#### Set exercise
Could you copy every one of the rows below word for word, with nothing changed or left out?

#### Task inputs
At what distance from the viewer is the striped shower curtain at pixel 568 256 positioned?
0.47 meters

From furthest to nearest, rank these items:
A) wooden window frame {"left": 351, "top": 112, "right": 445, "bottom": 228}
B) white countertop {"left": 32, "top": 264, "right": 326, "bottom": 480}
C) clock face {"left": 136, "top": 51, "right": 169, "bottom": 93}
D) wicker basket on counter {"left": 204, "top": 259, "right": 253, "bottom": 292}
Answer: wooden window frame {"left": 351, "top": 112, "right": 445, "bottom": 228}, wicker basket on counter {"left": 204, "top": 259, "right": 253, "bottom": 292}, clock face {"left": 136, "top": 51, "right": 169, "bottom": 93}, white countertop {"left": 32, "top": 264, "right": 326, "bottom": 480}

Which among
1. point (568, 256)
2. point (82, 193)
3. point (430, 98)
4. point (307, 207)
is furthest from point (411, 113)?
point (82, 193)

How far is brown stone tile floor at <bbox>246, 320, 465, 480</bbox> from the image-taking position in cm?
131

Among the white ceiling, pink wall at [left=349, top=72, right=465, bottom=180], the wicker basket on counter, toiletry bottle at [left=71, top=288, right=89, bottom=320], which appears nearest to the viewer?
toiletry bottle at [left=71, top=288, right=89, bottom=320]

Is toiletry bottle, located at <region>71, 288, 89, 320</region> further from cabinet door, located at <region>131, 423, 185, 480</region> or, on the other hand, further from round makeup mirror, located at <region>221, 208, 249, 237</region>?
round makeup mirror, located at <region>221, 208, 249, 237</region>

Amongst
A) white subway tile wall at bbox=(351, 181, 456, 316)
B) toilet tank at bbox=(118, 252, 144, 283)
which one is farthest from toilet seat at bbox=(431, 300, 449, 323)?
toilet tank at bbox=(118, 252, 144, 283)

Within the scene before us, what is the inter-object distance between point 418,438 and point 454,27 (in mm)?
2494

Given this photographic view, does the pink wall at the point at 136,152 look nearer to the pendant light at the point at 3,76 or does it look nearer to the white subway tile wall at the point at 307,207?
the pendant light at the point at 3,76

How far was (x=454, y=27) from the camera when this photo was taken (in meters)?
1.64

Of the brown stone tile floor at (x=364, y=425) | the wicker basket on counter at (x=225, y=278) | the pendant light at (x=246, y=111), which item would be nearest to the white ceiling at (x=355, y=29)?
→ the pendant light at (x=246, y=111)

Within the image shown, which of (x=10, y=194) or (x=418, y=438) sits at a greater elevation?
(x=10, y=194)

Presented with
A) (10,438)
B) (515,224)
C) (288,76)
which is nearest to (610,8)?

#### Task answer
At what distance from the viewer is the striped shower curtain at pixel 568 256 positioned?
0.47 meters

From furthest to nearest, rank these items:
A) wooden window frame {"left": 351, "top": 112, "right": 445, "bottom": 228}
B) white countertop {"left": 32, "top": 264, "right": 326, "bottom": 480}
C) clock face {"left": 136, "top": 51, "right": 169, "bottom": 93}
D) wicker basket on counter {"left": 204, "top": 259, "right": 253, "bottom": 292}
Answer: wooden window frame {"left": 351, "top": 112, "right": 445, "bottom": 228}, wicker basket on counter {"left": 204, "top": 259, "right": 253, "bottom": 292}, clock face {"left": 136, "top": 51, "right": 169, "bottom": 93}, white countertop {"left": 32, "top": 264, "right": 326, "bottom": 480}

Which among
1. point (568, 256)
2. point (82, 193)
3. point (430, 98)
4. point (307, 207)
is furthest from point (411, 113)?
point (82, 193)

How far is brown stone tile floor at <bbox>246, 320, 465, 480</bbox> from the image-taking position in cm?
131

Among the white ceiling, pink wall at [left=349, top=72, right=465, bottom=180], the wicker basket on counter, toiletry bottle at [left=71, top=288, right=89, bottom=320], which appears nearest to the viewer?
toiletry bottle at [left=71, top=288, right=89, bottom=320]

Is toiletry bottle, located at <region>71, 288, 89, 320</region> further from cabinet door, located at <region>131, 423, 185, 480</region> or, on the other hand, further from round makeup mirror, located at <region>221, 208, 249, 237</region>?
round makeup mirror, located at <region>221, 208, 249, 237</region>

Amongst
A) white subway tile wall at bbox=(351, 181, 456, 316)
B) toilet tank at bbox=(118, 252, 144, 283)
which one is farthest from toilet seat at bbox=(431, 300, 449, 323)?
toilet tank at bbox=(118, 252, 144, 283)

Within the scene before us, what is the inter-object distance between point 418,438 and point 454,27 (in mm)?
2494

Given this photographic view, does the pink wall at the point at 136,152 look nearer to the pendant light at the point at 3,76 or does it look nearer to the white subway tile wall at the point at 307,207?
the pendant light at the point at 3,76

How far was (x=454, y=27) from the camera when this photo was taken (in meters)?
1.64

Of the brown stone tile floor at (x=364, y=425) | the wicker basket on counter at (x=225, y=278) | the pendant light at (x=246, y=111), which item would be nearest to the white ceiling at (x=355, y=29)?
→ the pendant light at (x=246, y=111)

Within the image shown, which of (x=10, y=194) or (x=418, y=438) sits at a greater elevation?
(x=10, y=194)

Presented with
A) (10,438)
B) (515,224)
C) (288,76)
which is nearest to (610,8)?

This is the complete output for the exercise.